Welcome to LabUniversity’s Individualized Quality Control Plan (IQCP) Program. For healthcare professionals with key roles in providing effective and quality-driven laboratory medicine, the debate over laboratory procedures for Quality Control (QC) is familiar. Questions often include: How is QC defined? What guidelines should be followed for when and how QC should be performed? Do the physician’s office laboratory and hospital laboratory have similar QC requirements?

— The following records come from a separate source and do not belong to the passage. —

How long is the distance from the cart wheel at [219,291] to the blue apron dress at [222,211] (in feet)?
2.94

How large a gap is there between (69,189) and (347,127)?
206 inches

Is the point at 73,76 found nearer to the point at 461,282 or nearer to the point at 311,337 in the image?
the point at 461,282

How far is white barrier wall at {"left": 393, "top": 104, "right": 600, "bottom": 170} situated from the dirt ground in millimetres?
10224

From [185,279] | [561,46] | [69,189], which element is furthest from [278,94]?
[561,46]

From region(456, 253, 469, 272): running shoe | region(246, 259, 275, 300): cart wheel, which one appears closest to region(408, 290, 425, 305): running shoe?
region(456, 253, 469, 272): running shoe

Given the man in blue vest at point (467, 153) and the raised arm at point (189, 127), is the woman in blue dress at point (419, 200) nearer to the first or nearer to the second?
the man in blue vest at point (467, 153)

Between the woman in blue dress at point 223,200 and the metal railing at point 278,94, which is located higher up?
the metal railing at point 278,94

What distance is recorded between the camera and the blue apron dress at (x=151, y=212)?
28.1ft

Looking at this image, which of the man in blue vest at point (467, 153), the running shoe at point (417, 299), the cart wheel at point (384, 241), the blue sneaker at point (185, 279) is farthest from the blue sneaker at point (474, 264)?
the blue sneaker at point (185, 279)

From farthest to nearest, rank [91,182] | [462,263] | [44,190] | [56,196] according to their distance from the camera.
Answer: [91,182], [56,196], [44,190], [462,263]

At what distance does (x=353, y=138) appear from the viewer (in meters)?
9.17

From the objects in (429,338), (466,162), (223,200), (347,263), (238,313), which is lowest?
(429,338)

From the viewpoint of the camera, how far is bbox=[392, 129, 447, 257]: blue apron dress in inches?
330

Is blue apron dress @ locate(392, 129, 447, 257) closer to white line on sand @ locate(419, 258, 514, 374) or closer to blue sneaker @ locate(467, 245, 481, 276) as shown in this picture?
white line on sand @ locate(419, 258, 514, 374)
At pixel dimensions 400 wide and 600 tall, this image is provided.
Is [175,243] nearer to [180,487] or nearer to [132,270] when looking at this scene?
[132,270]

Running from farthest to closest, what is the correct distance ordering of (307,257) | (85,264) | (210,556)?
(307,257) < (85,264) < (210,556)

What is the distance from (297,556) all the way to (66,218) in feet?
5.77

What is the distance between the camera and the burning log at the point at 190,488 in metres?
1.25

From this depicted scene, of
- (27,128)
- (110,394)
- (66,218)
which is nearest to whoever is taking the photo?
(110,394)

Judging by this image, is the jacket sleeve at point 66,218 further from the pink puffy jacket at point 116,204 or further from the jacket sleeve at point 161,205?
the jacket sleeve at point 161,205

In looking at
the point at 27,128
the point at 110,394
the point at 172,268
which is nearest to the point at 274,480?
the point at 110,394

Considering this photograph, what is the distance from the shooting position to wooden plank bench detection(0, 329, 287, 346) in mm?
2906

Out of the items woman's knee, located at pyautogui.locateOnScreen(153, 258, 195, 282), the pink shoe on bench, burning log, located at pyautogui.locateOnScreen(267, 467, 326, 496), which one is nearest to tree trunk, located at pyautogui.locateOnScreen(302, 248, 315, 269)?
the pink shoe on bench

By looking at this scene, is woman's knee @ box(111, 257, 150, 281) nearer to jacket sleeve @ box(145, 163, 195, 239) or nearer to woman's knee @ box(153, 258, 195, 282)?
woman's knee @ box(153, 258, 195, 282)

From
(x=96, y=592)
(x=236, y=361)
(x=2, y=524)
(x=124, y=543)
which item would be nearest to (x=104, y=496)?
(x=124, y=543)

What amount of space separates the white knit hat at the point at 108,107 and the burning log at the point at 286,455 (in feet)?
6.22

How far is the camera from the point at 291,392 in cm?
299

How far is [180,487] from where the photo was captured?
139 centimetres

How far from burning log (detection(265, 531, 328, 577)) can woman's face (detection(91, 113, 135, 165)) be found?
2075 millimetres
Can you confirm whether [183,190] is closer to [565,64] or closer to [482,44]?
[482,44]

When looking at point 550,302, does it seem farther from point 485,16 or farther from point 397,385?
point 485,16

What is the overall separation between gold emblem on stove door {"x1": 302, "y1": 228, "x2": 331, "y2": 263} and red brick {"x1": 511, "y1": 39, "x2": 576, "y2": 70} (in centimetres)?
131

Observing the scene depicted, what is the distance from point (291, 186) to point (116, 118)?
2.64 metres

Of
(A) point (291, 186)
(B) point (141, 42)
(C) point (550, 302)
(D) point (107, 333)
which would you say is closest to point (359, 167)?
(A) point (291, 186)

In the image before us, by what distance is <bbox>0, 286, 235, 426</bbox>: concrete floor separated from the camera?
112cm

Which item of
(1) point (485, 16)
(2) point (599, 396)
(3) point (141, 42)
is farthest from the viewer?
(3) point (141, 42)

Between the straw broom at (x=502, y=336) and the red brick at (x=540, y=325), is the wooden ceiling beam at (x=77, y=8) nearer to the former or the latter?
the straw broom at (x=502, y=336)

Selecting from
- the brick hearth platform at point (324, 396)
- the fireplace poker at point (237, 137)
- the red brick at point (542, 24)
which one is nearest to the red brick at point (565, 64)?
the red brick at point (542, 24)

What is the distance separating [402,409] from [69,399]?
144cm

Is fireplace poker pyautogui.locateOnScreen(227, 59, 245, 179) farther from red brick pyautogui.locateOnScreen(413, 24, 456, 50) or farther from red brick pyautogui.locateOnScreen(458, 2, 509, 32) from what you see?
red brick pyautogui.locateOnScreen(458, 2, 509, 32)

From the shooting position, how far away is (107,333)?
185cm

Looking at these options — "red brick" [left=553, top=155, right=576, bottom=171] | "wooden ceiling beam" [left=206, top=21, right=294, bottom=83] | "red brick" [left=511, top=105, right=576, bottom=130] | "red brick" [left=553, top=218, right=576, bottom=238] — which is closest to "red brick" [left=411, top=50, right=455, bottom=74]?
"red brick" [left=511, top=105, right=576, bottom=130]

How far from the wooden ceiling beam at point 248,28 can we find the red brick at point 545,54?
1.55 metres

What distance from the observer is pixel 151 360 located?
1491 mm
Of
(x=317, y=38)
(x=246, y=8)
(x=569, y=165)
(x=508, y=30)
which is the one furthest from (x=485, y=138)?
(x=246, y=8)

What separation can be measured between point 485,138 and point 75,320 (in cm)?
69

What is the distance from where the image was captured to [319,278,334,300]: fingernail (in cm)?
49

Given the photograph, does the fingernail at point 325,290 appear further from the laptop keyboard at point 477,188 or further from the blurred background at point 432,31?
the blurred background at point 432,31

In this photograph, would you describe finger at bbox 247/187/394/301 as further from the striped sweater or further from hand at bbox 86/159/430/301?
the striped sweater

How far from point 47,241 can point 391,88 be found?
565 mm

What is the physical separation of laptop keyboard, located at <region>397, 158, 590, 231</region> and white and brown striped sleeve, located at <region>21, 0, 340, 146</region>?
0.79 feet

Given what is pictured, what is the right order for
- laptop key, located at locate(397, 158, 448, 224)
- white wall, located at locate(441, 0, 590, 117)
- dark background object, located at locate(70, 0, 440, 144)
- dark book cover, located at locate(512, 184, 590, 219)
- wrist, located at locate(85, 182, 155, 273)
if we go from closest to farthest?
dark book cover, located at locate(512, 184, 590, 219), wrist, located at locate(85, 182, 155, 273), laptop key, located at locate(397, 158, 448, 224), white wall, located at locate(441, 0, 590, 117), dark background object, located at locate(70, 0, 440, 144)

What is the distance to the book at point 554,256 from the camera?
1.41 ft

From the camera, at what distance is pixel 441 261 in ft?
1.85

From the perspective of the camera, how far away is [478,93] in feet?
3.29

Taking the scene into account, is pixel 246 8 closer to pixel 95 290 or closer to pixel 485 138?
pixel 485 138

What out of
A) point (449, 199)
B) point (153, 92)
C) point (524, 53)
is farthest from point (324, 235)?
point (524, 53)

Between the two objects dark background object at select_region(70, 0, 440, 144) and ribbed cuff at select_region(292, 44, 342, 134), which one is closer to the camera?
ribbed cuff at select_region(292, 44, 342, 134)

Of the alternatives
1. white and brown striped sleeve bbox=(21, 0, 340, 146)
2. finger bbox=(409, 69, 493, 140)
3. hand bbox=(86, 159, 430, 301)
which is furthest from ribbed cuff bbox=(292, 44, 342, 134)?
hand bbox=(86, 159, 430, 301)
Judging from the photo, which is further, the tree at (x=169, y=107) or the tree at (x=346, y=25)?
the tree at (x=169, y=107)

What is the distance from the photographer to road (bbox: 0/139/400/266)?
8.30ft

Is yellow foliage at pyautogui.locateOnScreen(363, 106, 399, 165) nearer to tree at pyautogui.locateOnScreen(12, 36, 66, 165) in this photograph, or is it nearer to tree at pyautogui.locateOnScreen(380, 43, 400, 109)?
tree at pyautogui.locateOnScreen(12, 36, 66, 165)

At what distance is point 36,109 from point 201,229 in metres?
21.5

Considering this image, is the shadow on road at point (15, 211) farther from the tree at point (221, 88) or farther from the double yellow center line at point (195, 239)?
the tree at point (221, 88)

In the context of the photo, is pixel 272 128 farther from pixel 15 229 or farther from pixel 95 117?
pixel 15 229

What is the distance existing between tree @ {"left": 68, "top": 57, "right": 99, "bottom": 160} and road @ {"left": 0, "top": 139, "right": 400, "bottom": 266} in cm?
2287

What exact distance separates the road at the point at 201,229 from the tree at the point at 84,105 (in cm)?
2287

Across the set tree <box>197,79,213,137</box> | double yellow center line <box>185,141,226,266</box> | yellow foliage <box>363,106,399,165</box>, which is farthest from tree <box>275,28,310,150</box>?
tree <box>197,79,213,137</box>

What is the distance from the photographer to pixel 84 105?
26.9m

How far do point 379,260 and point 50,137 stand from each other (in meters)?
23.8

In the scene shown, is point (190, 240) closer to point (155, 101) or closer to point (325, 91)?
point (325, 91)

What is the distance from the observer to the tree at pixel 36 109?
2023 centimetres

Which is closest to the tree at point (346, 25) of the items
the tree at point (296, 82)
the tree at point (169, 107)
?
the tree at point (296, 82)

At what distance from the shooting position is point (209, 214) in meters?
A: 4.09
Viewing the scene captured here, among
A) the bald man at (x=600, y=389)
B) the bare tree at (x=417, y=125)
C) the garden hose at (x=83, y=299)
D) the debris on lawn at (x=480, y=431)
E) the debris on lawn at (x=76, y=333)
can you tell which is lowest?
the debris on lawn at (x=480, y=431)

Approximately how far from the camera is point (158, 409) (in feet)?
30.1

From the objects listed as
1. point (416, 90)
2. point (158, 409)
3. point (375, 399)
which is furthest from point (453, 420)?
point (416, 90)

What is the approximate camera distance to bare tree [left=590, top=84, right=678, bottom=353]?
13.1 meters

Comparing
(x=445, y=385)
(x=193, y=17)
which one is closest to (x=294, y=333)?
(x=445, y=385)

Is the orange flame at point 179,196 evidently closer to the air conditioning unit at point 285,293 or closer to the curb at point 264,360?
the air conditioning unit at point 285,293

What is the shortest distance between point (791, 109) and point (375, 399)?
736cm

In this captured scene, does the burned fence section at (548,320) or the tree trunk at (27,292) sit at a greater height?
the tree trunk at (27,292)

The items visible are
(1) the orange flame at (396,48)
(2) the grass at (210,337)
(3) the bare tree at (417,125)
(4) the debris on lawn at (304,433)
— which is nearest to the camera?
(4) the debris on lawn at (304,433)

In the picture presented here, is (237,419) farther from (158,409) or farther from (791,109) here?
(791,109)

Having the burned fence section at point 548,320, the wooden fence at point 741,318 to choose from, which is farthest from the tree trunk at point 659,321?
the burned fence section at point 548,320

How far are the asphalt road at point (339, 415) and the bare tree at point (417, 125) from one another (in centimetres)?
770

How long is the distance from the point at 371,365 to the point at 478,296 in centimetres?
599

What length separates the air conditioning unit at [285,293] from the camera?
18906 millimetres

Whether performing QC in the physician’s office laboratory, the hospital laboratory, or any other clinical laboratory, effective QC offers patients and healthcare providers reassurance that test results obtained on patient specimens are accurate. With continual technology advances in laboratory diagnostics, not only have laboratory QC procedures evolved, so has the approach laboratorians take in developing an overall QC Plan. With the 2004 adoption by the Centers for Medicare & Medicaid Services (CMS) of Equivalent Quality Control (EQC) as an alternative form of QC, laboratories were able to decrease the frequency of testing external controls after performing a successful standardized qualifying study.
Even though many labs implemented EQC without difficulty, there were a number of potential errors which could lead to inaccurate results that were not detected by the test system’s internal controls or by the EQC qualifying studies. Consequently, regulators and healthcare professionals began considering potential errors that may not have been addressed in the EQC process. As a result, CMS initiated the development of a new alternative QC option, known as the “Individualized Quality Control Plan” (IQCP). The goal: to allow healthcare professionals to utilize risk assessment to identify, assess and mitigate potential errors that could occur in their laboratories, during all phases of specimen testing, in order to provide the most effective QC for the test.
The Education and Transition period for this new alternative QC policy began January 1, 2014, and ended on January 1, 2016. As of this end date, EQC is no longer an acceptable QC option and laboratories must perform the CLIA requirement for QC (usually 2 levels each day of testing) or implement the alternative QC option IQCP.